ストレート式ICラジオ...page.1/6


概要

ラジオ部とスピーカ駆動部にそれぞれICを用いたラジオです。ICを使用することで部品点数を極力少なくして作りやすさと実用性を備えています。
ストレート式として無調整で組み立てることが出来るので、ICを初めて使いたい方にお勧めしたいです...



ブロック図

ラジオ部にミツミの3端子ラジオIC:LMF501T,低周波電力増幅部にナショナルセミコンダクタのLM386Nを使用しました。

回路図

回路の説明

LMF501は3端子しかないAMラジオ用ICですが内部は3段の高周波増幅と検波回路を内臓したものです(ミツミ製)。
LMF501の通常で使う電源電圧は乾電池1本分の1.5Vが標準ですが、次段に使うIC(LM386N)の最低動作電圧が4Vなので、006P型9V電池を使いました。このままでは、LMF501に掛かる電圧が高すぎるので、ここではLEDを点灯した時のLED端子電圧が1.8V〜2V一定になることを利用し、これをLMF501の電源しとて使います。
LEDは9Vラインから2.2KΩの抵抗により点灯させています。
LEDと並列に接続したコンデンサ:1μFはLMF501に掛かる電源インピーダンスを低下させ動作の安定を図っています。
LMF501周辺のコンデンサ,抵抗などの値や接続はメーカー指定(近似値)のままです。

LMF501からのラジオ音声信号は可変抵抗:10KΩ VRにより音量調整され、次段の低周波増幅部に受け渡します。

LM386Nはスピーカーを駆動するICとしては大変ポピュラーでロングセラーなICです(ナショナルセミコンダクター製)。
LM386Nのピン(端子)は8本あり、1ピンと8ピンに抵抗,コンデンサを接続することで電圧増幅率を任意(20〜200倍)に設定できます。
今回は最大の200倍として使用しています。
スピーカーと並列に接続したコンデンサ:0.1μFと抵抗:10Ωの回路はIC〜スピーカー間の配線が長い場合の発振対策です。

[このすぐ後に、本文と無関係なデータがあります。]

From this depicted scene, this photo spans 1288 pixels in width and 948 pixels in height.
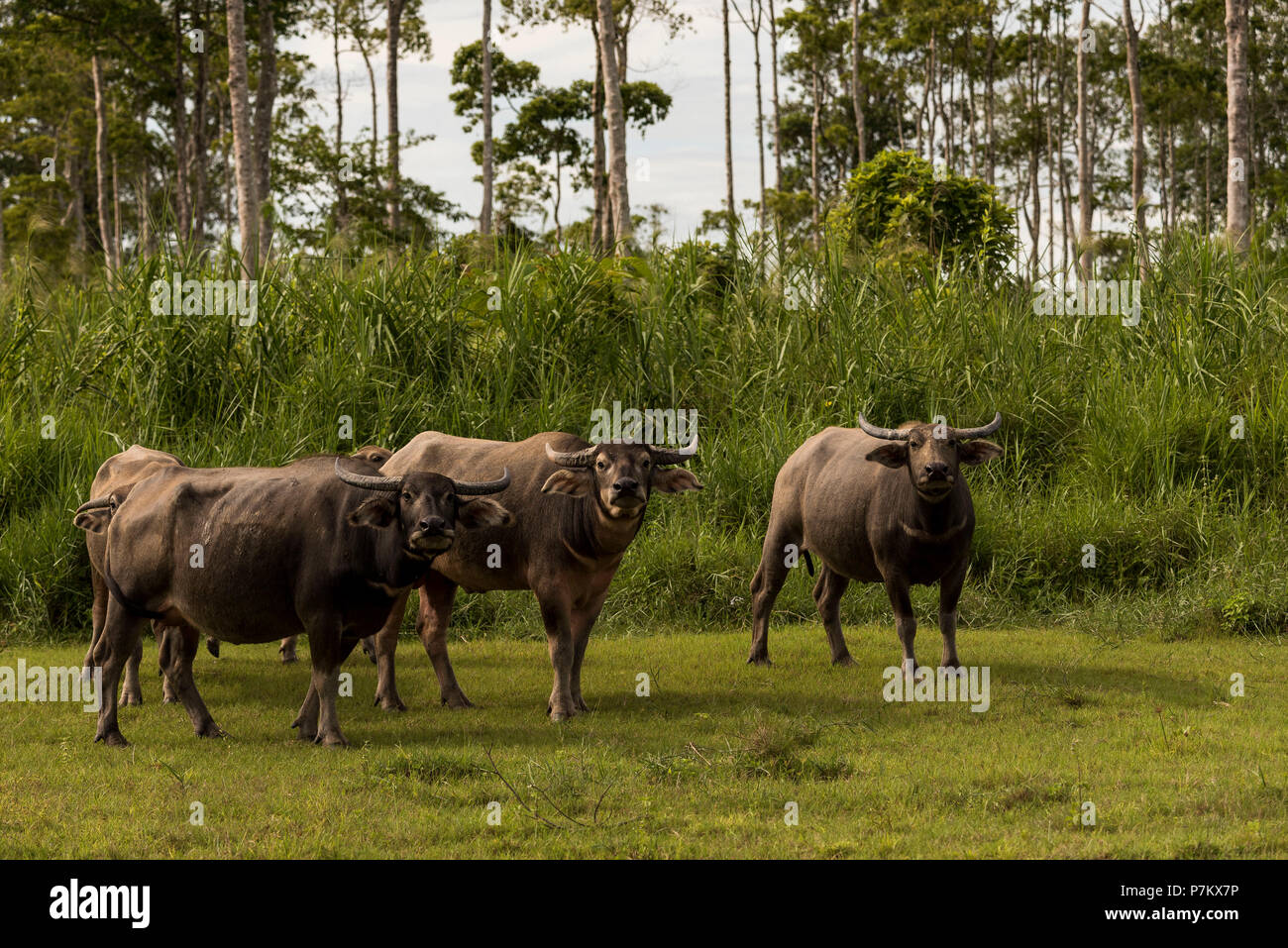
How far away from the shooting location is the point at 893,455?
341 inches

電池と並列に接続されるコンデンサ:220μFは電源ラインのインピーダンスを低下させ動作の安定を図っています。この220μFが接続されないと、電源ラインのインピーダンスが上昇し、LM386Nが不安定な動作となり発振してしまいます。



インピーダンス.....
交流回路における抵抗値を一般化したものと考えて下さい。実際の算出には複素数を含み複雑な式を使うこともあります。詳しくは専門書で調べて下さい。


発振(発振トラブル).....
上手く設計された回路でも電源が弱くては予定通りの動作をしないことがあります。
電源ラインのインピーダンスが高いと回路動作が変化した時に僅かにその変動が電源ラインに乗り小信号ラインに影響を及ぼします。
最悪の場合は「ビィー,ギャー...」と音が出たり、時にはオシロスコープなど高価な測定機でなければ確認できない程の高い周波数で発振している場合があります(発振トラブル)。このことは、アナログ回路,デジタル回路共通に言え、デジタル回路ではF/Fなどトリガー信号を扱う回路で誤動作したりします。

* この現象は経験しませんと分かりませんが.....

何れにしましても電源インピーダンスの上昇を抑えることは重要なことで、電源ラインの要所要所にコンデンサを並列に接続し、余計にコンデンサを接続ても「お守り」として使います。